Era uma vez um astro que não tinha luz própria.
Ele passava seus dias admirando as estrelas espalhadas pelo universo.
Havia estrelas de diferentes cores, tamanhos e intensidades. Algumas brilhavam tanto que podiam ser vistas a distâncias inimagináveis.
E aquele pequeno astro olhava para todas elas e pensava:
— Como eu gostaria de brilhar assim.
Até que, um dia, criou coragem e foi falar com Deus.
— Deus, o Senhor poderia me transformar em uma estrela?
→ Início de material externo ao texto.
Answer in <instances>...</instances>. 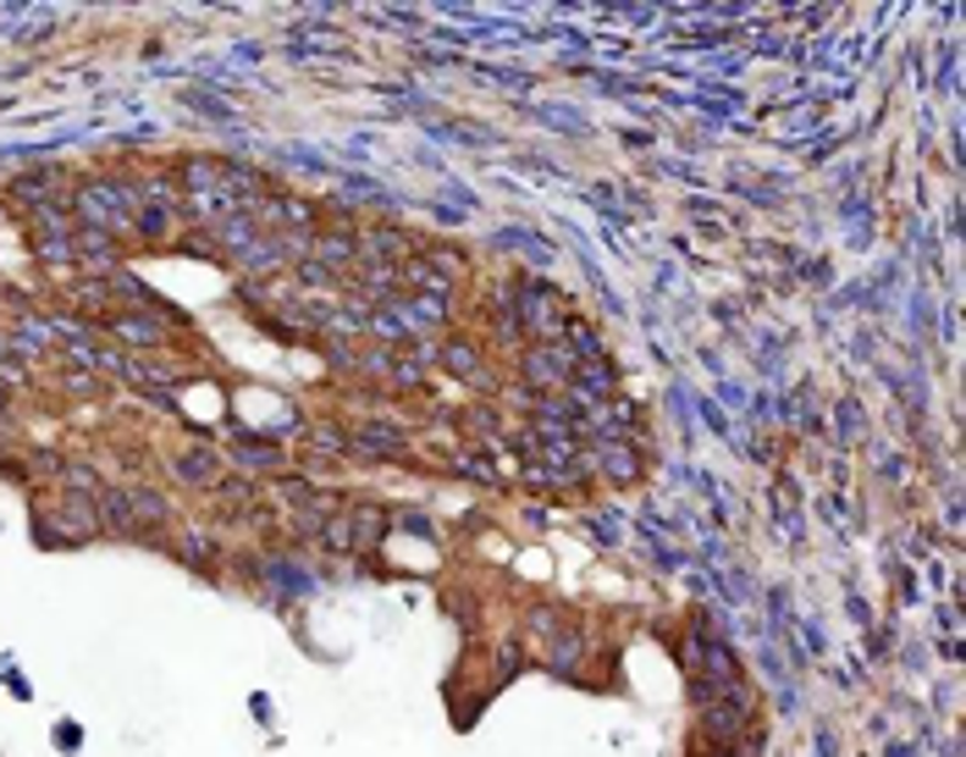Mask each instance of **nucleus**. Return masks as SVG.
Masks as SVG:
<instances>
[{
	"mask_svg": "<svg viewBox=\"0 0 966 757\" xmlns=\"http://www.w3.org/2000/svg\"><path fill=\"white\" fill-rule=\"evenodd\" d=\"M216 498H221L227 509H249V504H254V482H249V476H221V482H216Z\"/></svg>",
	"mask_w": 966,
	"mask_h": 757,
	"instance_id": "nucleus-13",
	"label": "nucleus"
},
{
	"mask_svg": "<svg viewBox=\"0 0 966 757\" xmlns=\"http://www.w3.org/2000/svg\"><path fill=\"white\" fill-rule=\"evenodd\" d=\"M183 183H188L194 194H221V161H210V155L183 161Z\"/></svg>",
	"mask_w": 966,
	"mask_h": 757,
	"instance_id": "nucleus-9",
	"label": "nucleus"
},
{
	"mask_svg": "<svg viewBox=\"0 0 966 757\" xmlns=\"http://www.w3.org/2000/svg\"><path fill=\"white\" fill-rule=\"evenodd\" d=\"M409 448V437L398 432V426H387V421H365V426H354L348 432V454H370V459H398Z\"/></svg>",
	"mask_w": 966,
	"mask_h": 757,
	"instance_id": "nucleus-3",
	"label": "nucleus"
},
{
	"mask_svg": "<svg viewBox=\"0 0 966 757\" xmlns=\"http://www.w3.org/2000/svg\"><path fill=\"white\" fill-rule=\"evenodd\" d=\"M172 221H183L177 205H144V210H139V232H144V238H161Z\"/></svg>",
	"mask_w": 966,
	"mask_h": 757,
	"instance_id": "nucleus-14",
	"label": "nucleus"
},
{
	"mask_svg": "<svg viewBox=\"0 0 966 757\" xmlns=\"http://www.w3.org/2000/svg\"><path fill=\"white\" fill-rule=\"evenodd\" d=\"M586 459H591L608 482H636V476H641V454H636L630 443H619V437H597V443L586 448Z\"/></svg>",
	"mask_w": 966,
	"mask_h": 757,
	"instance_id": "nucleus-4",
	"label": "nucleus"
},
{
	"mask_svg": "<svg viewBox=\"0 0 966 757\" xmlns=\"http://www.w3.org/2000/svg\"><path fill=\"white\" fill-rule=\"evenodd\" d=\"M106 326H111L122 343H161V326H150V321H139V315H133V321H128V315H111Z\"/></svg>",
	"mask_w": 966,
	"mask_h": 757,
	"instance_id": "nucleus-12",
	"label": "nucleus"
},
{
	"mask_svg": "<svg viewBox=\"0 0 966 757\" xmlns=\"http://www.w3.org/2000/svg\"><path fill=\"white\" fill-rule=\"evenodd\" d=\"M348 531H359L354 542H381V537H387V509H376V504H359V509L348 515Z\"/></svg>",
	"mask_w": 966,
	"mask_h": 757,
	"instance_id": "nucleus-10",
	"label": "nucleus"
},
{
	"mask_svg": "<svg viewBox=\"0 0 966 757\" xmlns=\"http://www.w3.org/2000/svg\"><path fill=\"white\" fill-rule=\"evenodd\" d=\"M172 471H177V482H188V487H216V482H221V448L194 443V448H183V454L172 459Z\"/></svg>",
	"mask_w": 966,
	"mask_h": 757,
	"instance_id": "nucleus-5",
	"label": "nucleus"
},
{
	"mask_svg": "<svg viewBox=\"0 0 966 757\" xmlns=\"http://www.w3.org/2000/svg\"><path fill=\"white\" fill-rule=\"evenodd\" d=\"M520 376L547 399V393H564L569 388V376H575V354L564 348V343H536V348H525V359H520Z\"/></svg>",
	"mask_w": 966,
	"mask_h": 757,
	"instance_id": "nucleus-1",
	"label": "nucleus"
},
{
	"mask_svg": "<svg viewBox=\"0 0 966 757\" xmlns=\"http://www.w3.org/2000/svg\"><path fill=\"white\" fill-rule=\"evenodd\" d=\"M106 526H111V531H133V515H128L122 487H106Z\"/></svg>",
	"mask_w": 966,
	"mask_h": 757,
	"instance_id": "nucleus-16",
	"label": "nucleus"
},
{
	"mask_svg": "<svg viewBox=\"0 0 966 757\" xmlns=\"http://www.w3.org/2000/svg\"><path fill=\"white\" fill-rule=\"evenodd\" d=\"M310 260H321L326 271H337V266H354V260H359V232H354V227L321 232V238H315V249H310Z\"/></svg>",
	"mask_w": 966,
	"mask_h": 757,
	"instance_id": "nucleus-6",
	"label": "nucleus"
},
{
	"mask_svg": "<svg viewBox=\"0 0 966 757\" xmlns=\"http://www.w3.org/2000/svg\"><path fill=\"white\" fill-rule=\"evenodd\" d=\"M525 111H531V117H542V122H553V128H564V133H580V139L591 133V122H586V117H575V111H564V106H525Z\"/></svg>",
	"mask_w": 966,
	"mask_h": 757,
	"instance_id": "nucleus-11",
	"label": "nucleus"
},
{
	"mask_svg": "<svg viewBox=\"0 0 966 757\" xmlns=\"http://www.w3.org/2000/svg\"><path fill=\"white\" fill-rule=\"evenodd\" d=\"M265 210H271L276 221H293V227H310V221H315V210H310L304 199H271Z\"/></svg>",
	"mask_w": 966,
	"mask_h": 757,
	"instance_id": "nucleus-15",
	"label": "nucleus"
},
{
	"mask_svg": "<svg viewBox=\"0 0 966 757\" xmlns=\"http://www.w3.org/2000/svg\"><path fill=\"white\" fill-rule=\"evenodd\" d=\"M458 471H464V476H475V482H498L492 459H480V454H458Z\"/></svg>",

Eu também queria ter luz.
Deus ouviu seu pedido e respondeu:
— Posso fazer isso. Você poderá se tornar uma grande estrela. Brilhará intensamente por bilhões de anos. Será forte, majestosa, e sua luz atravessará distâncias imensas. Da Terra, muitas pessoas apontarão telescópios para o céu para admirar você.
O pequeno astro quase não cabia em si de tanta alegria.
Já conseguia se imaginar brilhante, poderoso, extraordinário.
Mas Deus continuou:
— Ou você pode aceitar outra proposta. Você poderá continuar sem luz própria. Mas ficará perto da minha Luz. E, quando ela alcançar você, você poderá refleti-la na escuridão.
— Refletir a sua Luz?
— Sim. Você não será a fonte. Mas haverá noites em que, por meio de você, muitas pessoas conseguirão enxergar.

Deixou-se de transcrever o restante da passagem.